◆ Problem requirements: Return every entry below exactly as written, minus the pictures.

◆ Dataset content:
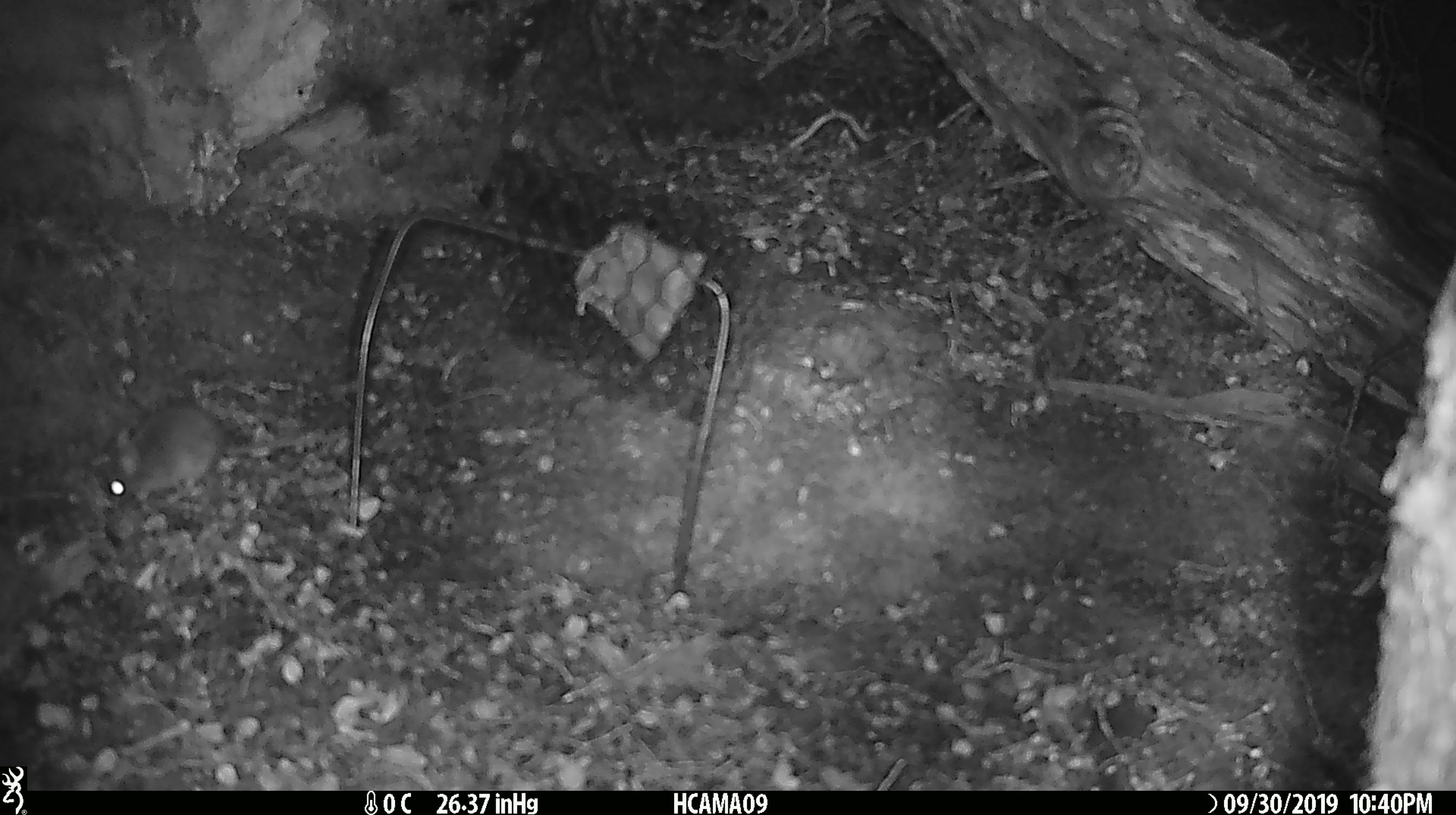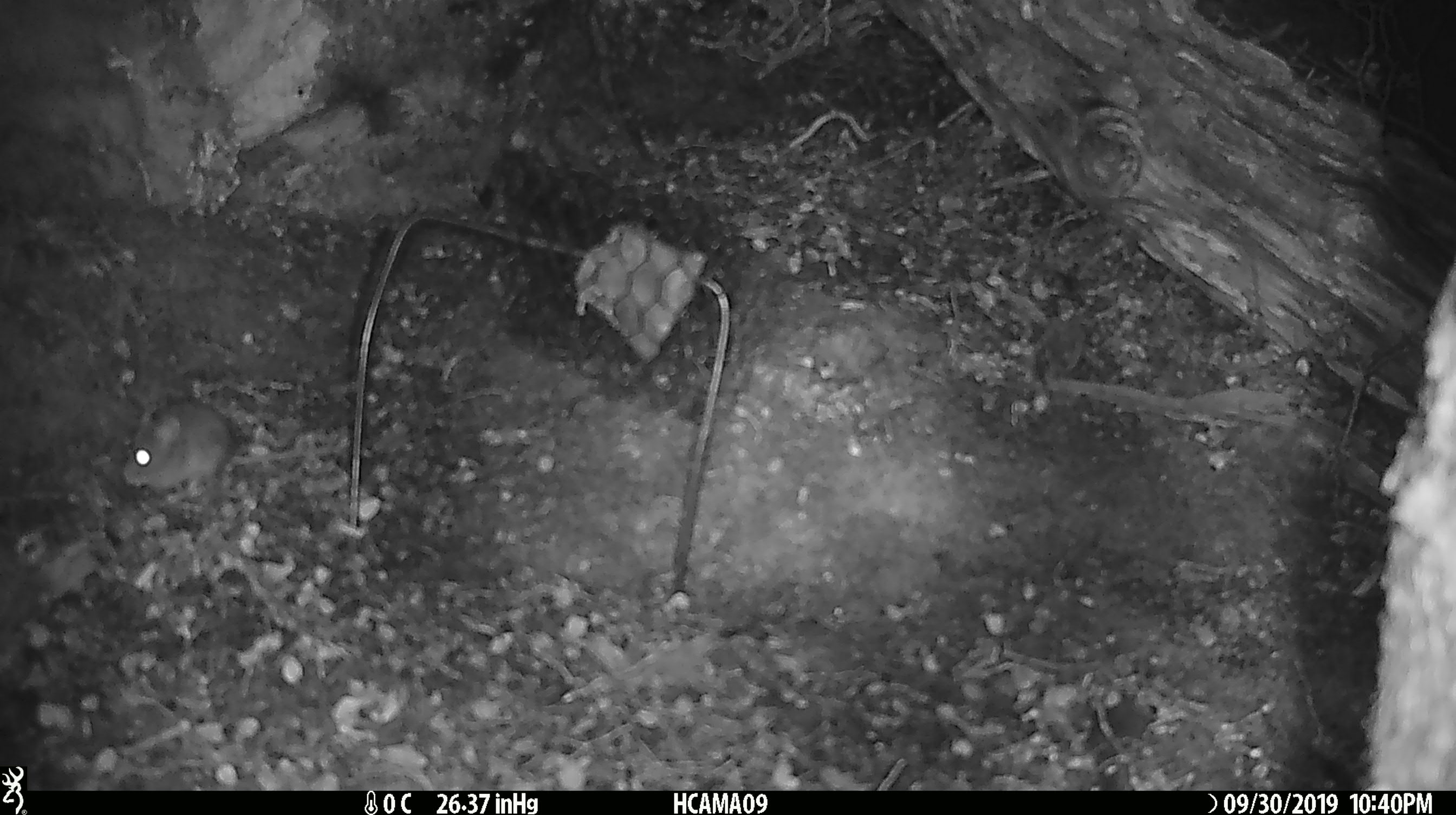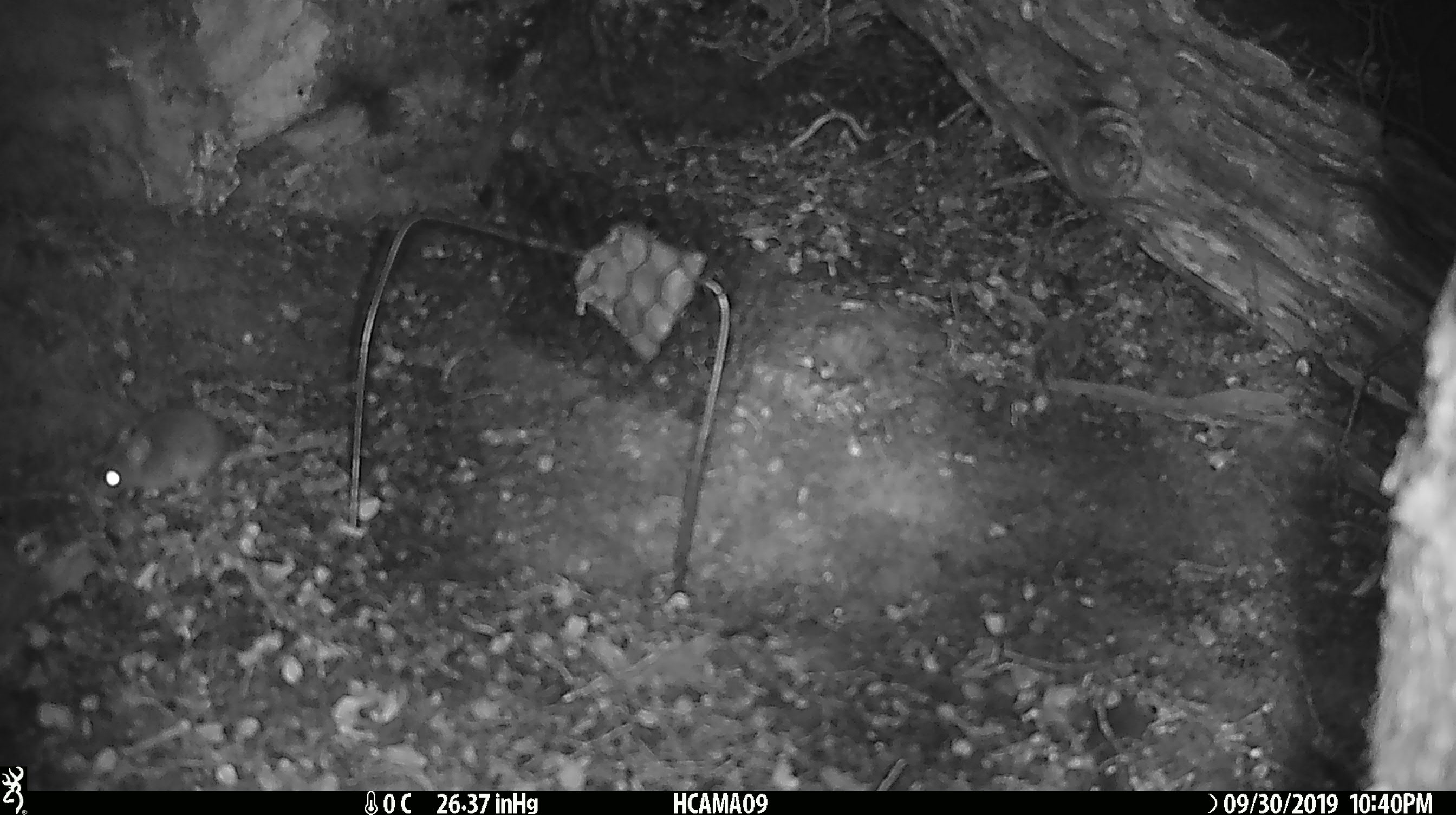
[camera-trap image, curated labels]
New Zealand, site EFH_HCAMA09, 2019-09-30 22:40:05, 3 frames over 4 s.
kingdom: Animalia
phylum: Chordata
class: Mammalia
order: Rodentia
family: Muridae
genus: Mus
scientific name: Mus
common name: mouse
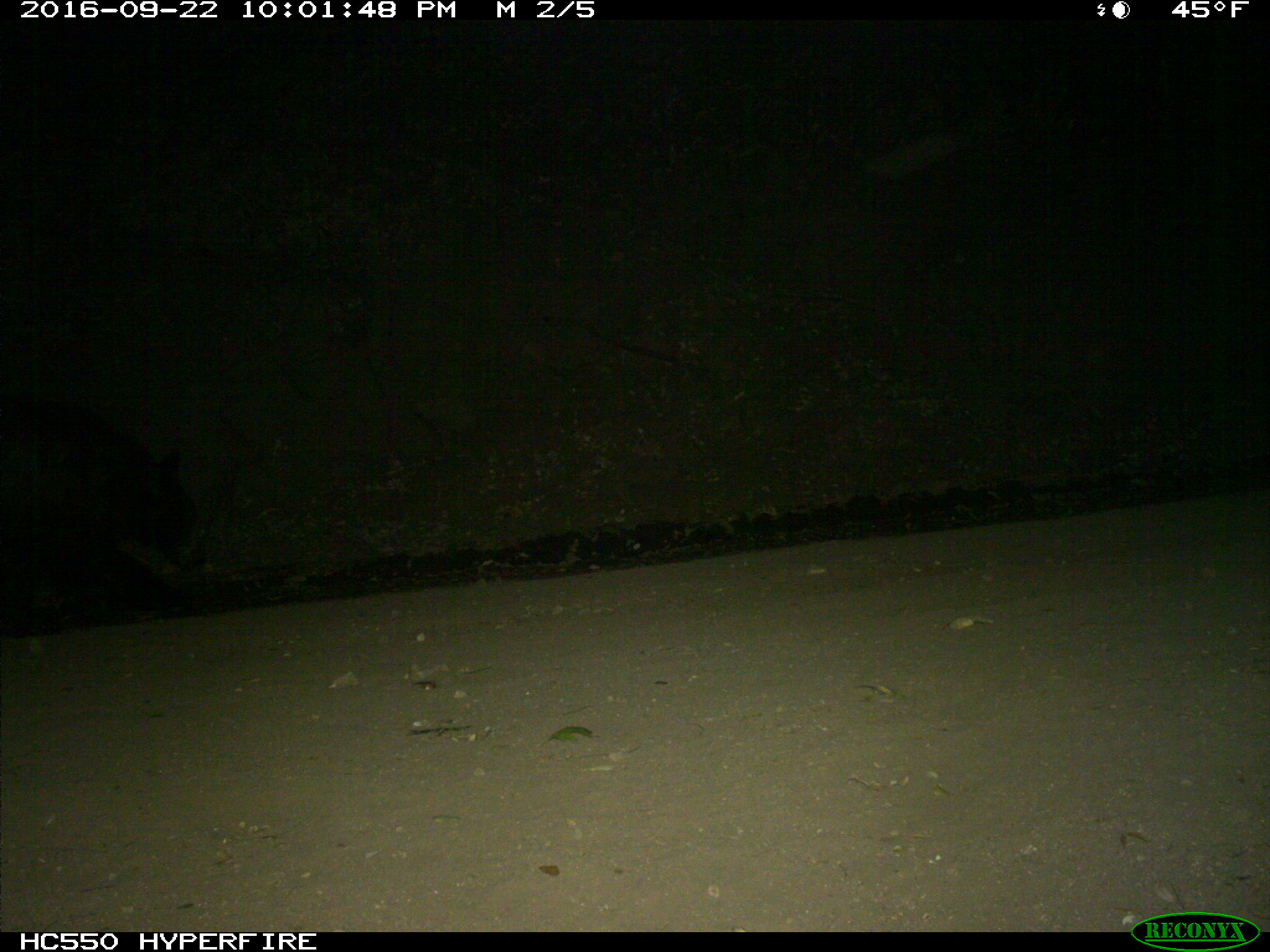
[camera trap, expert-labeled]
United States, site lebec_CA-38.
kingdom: Animalia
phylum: Chordata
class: Mammalia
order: Carnivora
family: Ursidae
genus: Ursus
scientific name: Ursus americanus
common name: american black bear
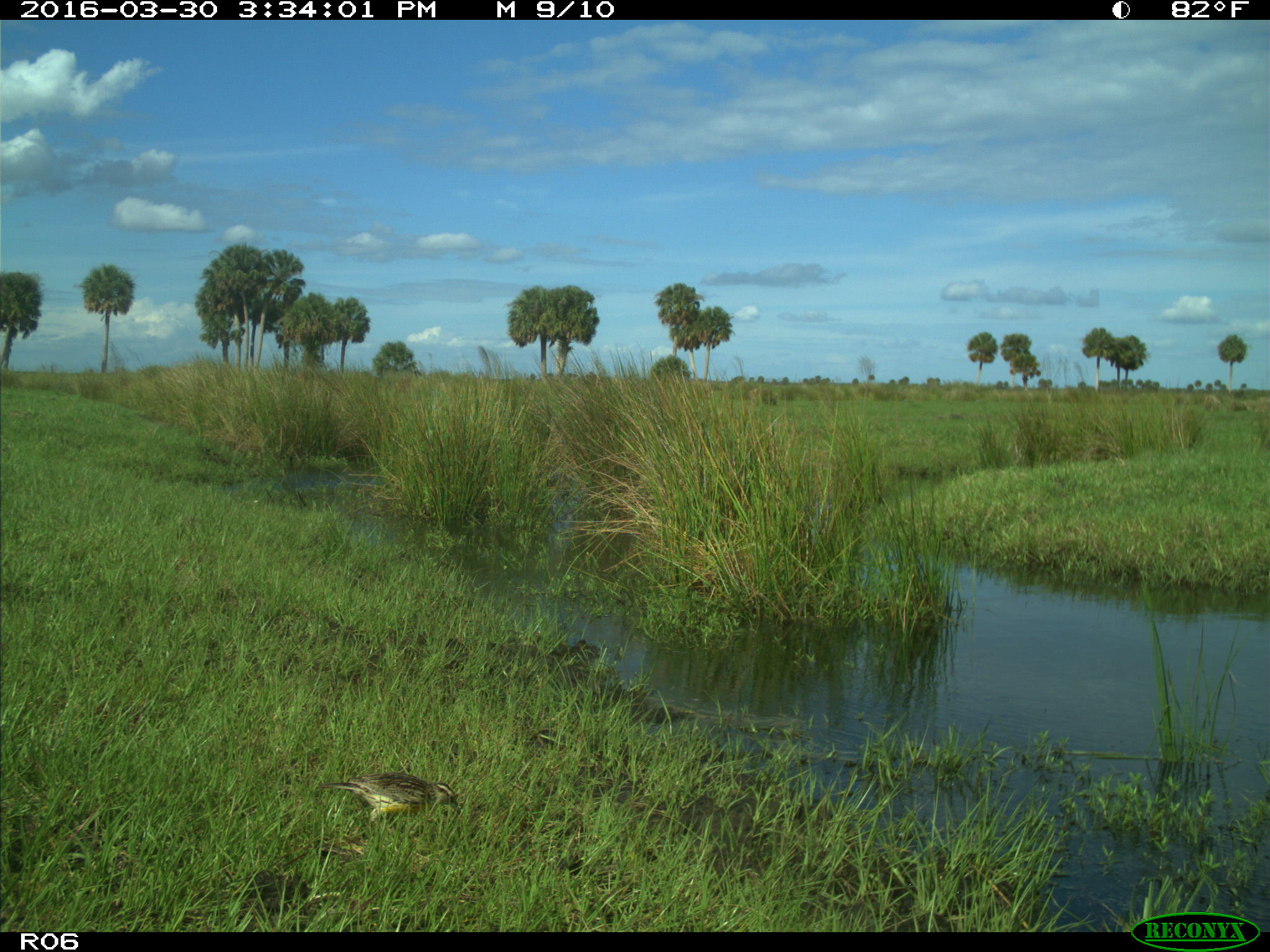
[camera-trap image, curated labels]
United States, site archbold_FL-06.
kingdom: Animalia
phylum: Chordata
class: Aves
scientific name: Aves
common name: birds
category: unidentified bird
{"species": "unidentified bird (birds) (Aves)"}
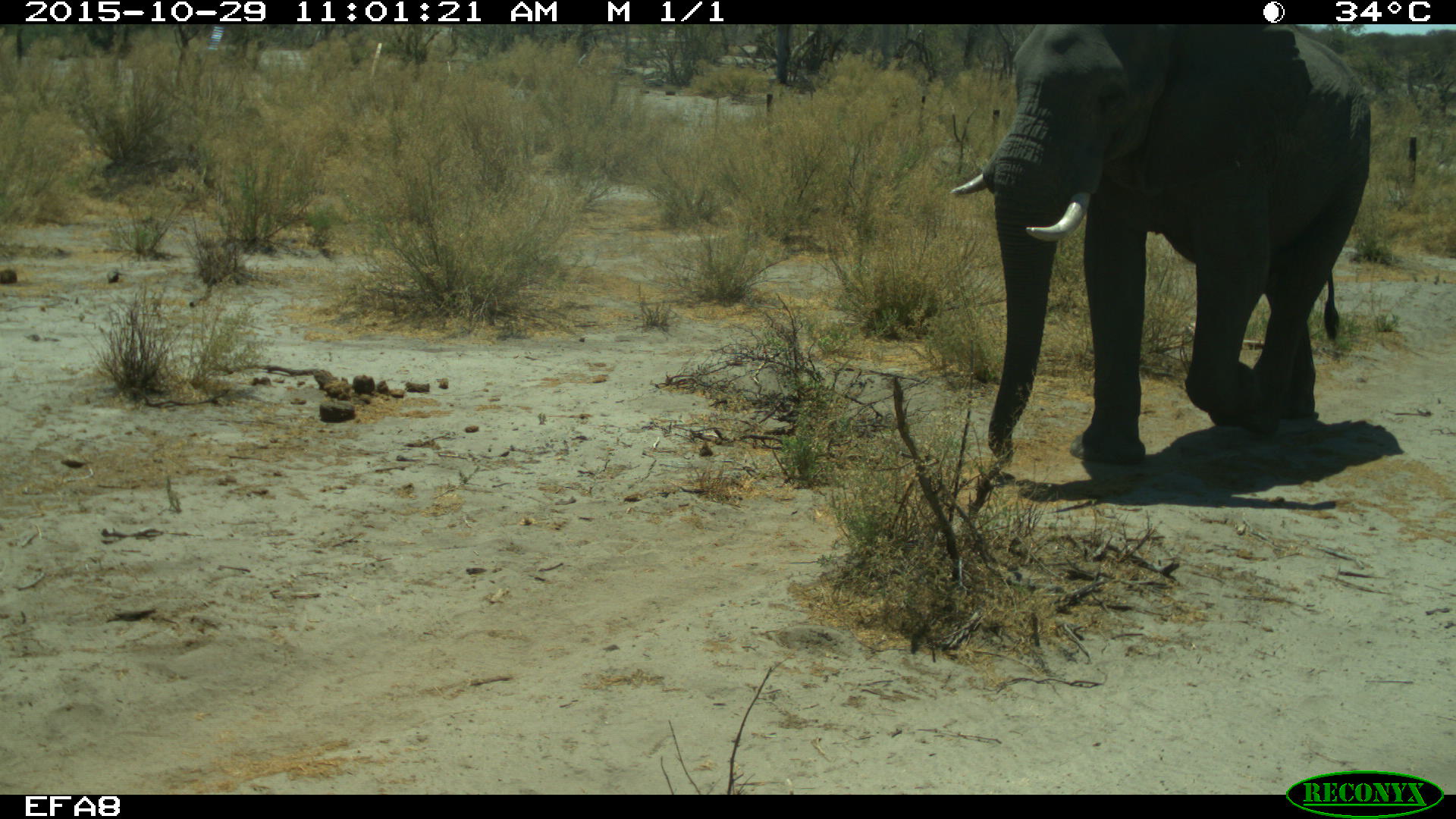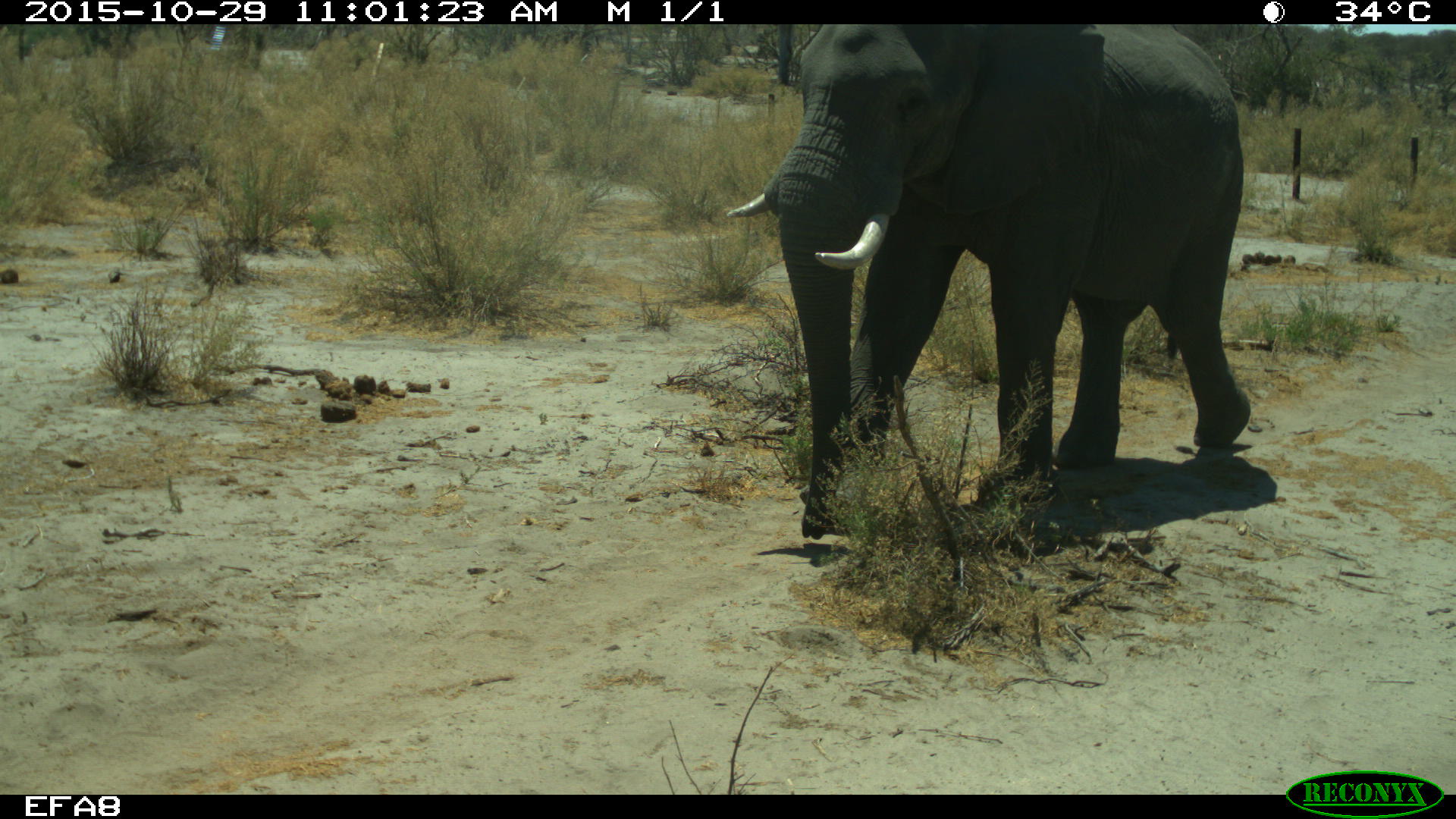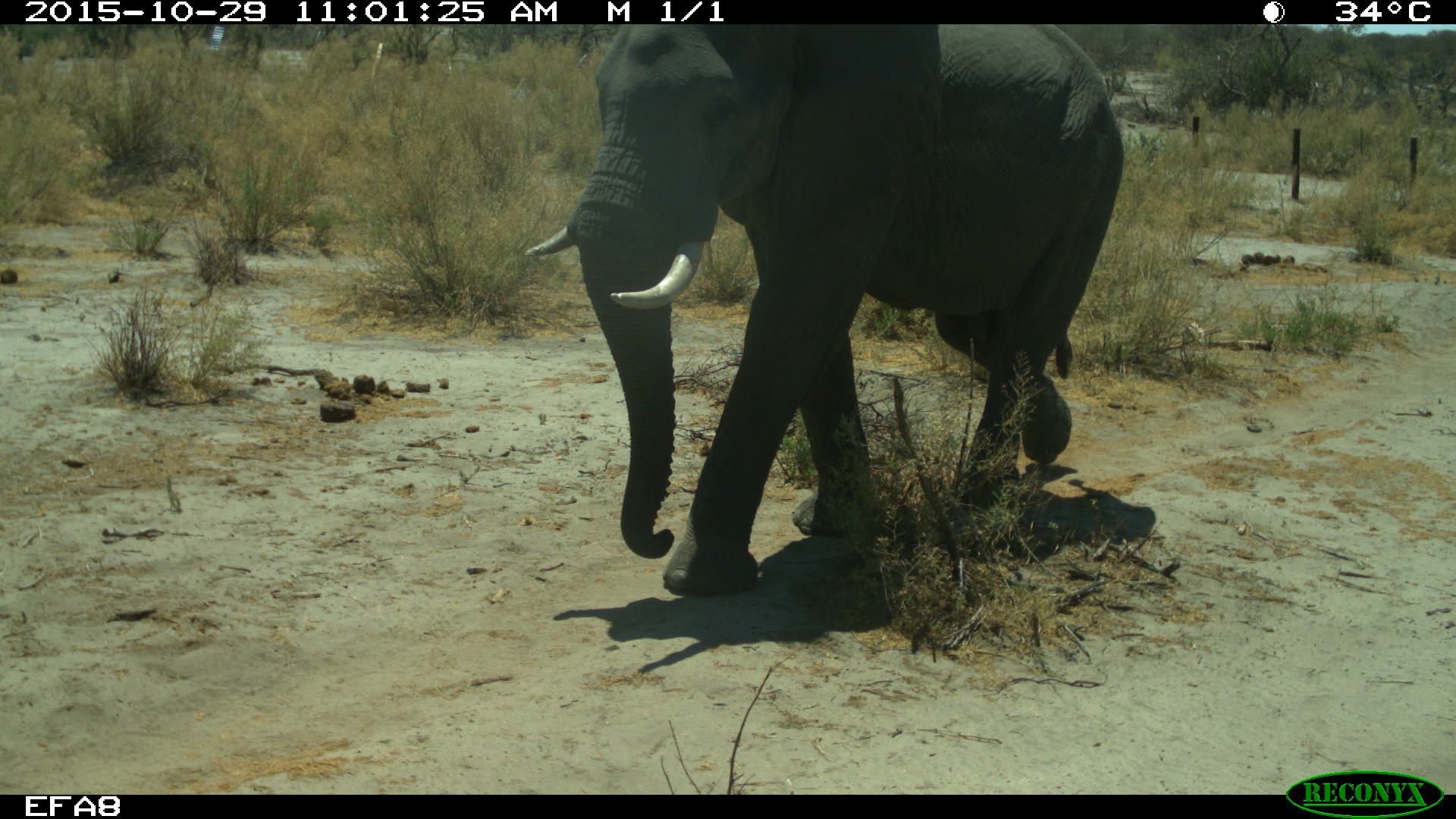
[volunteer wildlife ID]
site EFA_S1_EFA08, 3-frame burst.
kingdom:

◆ Solution to the exercise:
[camera-trap image, curated labels]
New Zealand, site EFH_HCAMA09, 2019-09-30 22:40:05, 3 frames over 4 s.
kingdom: Animalia
phylum: Chordata
class: Mammalia
order: Rodentia
family: Muridae
genus: Mus
scientific name: Mus
common name: mouse
[camera trap, expert-labeled]
United States, site lebec_CA-38.
kingdom: Animalia
phylum: Chordata
class: Mammalia
order: Carnivora
family: Ursidae
genus: Ursus
scientific name: Ursus americanus
common name: american black bear
[camera-trap image, curated labels]
United States, site archbold_FL-06.
kingdom: Animalia
phylum: Chordata
class: Aves
scientific name: Aves
common name: birds
category: unidentified bird
{"species": "unidentified bird (birds) (Aves)"}
[volunteer wildlife ID]
site EFA_S1_EFA08, 3-frame burst.
kingdom:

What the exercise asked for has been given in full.